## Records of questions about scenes
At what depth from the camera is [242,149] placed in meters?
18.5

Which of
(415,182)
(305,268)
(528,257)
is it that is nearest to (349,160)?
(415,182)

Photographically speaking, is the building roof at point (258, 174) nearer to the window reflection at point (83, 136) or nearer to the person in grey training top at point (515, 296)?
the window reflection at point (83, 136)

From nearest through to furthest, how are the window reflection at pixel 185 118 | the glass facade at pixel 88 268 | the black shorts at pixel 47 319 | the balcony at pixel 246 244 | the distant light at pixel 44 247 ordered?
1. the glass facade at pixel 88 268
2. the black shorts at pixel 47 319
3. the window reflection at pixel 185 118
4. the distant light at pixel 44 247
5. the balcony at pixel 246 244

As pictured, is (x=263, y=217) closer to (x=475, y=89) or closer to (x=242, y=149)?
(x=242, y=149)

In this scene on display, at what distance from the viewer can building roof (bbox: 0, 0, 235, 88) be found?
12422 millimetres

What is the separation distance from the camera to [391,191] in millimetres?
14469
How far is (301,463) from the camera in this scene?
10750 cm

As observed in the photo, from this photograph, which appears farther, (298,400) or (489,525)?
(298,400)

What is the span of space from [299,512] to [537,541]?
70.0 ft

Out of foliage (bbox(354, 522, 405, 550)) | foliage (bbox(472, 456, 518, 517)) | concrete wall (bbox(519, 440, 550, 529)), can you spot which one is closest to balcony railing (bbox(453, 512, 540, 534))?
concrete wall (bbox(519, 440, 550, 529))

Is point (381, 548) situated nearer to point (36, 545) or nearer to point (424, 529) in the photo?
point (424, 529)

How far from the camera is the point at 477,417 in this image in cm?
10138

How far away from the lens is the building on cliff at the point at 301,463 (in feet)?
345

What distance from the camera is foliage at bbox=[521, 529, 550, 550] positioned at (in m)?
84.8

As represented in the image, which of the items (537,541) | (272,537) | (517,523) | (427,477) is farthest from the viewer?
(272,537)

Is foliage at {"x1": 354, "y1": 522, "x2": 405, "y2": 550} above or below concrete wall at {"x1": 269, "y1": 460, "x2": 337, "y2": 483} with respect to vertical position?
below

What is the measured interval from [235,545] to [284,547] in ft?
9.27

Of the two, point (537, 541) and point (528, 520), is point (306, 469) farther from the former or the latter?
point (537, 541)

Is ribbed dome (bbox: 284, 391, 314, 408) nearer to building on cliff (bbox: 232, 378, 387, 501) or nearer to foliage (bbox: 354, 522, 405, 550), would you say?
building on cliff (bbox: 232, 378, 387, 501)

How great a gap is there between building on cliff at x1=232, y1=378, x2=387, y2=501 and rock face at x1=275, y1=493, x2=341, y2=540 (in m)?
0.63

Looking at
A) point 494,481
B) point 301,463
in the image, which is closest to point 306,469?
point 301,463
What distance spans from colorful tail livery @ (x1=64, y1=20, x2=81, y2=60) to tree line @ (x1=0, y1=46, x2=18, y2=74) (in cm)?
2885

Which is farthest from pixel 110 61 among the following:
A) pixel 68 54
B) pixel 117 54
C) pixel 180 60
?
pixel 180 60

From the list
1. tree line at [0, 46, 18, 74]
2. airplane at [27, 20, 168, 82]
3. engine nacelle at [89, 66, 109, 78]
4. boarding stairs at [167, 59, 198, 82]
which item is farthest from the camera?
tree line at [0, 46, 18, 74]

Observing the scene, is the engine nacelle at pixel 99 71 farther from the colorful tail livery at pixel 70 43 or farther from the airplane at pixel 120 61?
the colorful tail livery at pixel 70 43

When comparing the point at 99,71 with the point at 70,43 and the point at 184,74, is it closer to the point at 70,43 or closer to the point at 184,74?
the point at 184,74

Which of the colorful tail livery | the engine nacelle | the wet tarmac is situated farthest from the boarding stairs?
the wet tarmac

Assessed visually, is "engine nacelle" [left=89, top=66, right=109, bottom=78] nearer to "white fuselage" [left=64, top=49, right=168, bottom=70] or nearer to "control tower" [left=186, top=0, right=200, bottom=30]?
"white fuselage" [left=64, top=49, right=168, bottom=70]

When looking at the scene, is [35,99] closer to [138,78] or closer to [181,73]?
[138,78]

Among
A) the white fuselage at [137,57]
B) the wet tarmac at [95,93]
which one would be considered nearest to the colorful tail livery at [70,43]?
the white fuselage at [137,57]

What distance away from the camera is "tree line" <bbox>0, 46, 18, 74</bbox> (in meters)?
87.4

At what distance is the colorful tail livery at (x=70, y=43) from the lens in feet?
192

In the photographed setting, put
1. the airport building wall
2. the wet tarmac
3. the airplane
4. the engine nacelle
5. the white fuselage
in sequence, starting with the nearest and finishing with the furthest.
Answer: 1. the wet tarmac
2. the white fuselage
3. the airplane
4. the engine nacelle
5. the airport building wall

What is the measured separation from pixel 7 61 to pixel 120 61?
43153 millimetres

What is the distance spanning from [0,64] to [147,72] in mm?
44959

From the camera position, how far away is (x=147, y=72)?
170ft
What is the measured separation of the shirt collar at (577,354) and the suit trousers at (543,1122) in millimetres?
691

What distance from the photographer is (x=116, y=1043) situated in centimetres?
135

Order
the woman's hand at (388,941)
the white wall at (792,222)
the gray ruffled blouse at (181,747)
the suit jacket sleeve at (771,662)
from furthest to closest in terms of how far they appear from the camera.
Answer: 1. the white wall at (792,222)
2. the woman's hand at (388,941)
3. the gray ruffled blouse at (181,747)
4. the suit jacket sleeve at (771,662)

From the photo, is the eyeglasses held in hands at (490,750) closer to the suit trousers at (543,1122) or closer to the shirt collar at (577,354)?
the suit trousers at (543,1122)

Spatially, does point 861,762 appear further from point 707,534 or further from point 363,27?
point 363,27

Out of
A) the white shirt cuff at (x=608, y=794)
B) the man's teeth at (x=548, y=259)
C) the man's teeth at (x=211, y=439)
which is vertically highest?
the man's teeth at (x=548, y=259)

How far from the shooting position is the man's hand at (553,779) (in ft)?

## Task objective
Reproduce the records verbatim from the line containing "Spatially, does point" through the last line of the records, including both of those lines.

## Result for this task
Spatially, does point 861,762 appear further from point 707,534 or further from point 363,27?
point 363,27

Out of
A) the white shirt cuff at (x=608, y=794)
B) the man's teeth at (x=548, y=259)
C) the man's teeth at (x=211, y=439)
which is vertically highest?
the man's teeth at (x=548, y=259)

How far from the shooting position is the man's hand at (553,779) (in ft)?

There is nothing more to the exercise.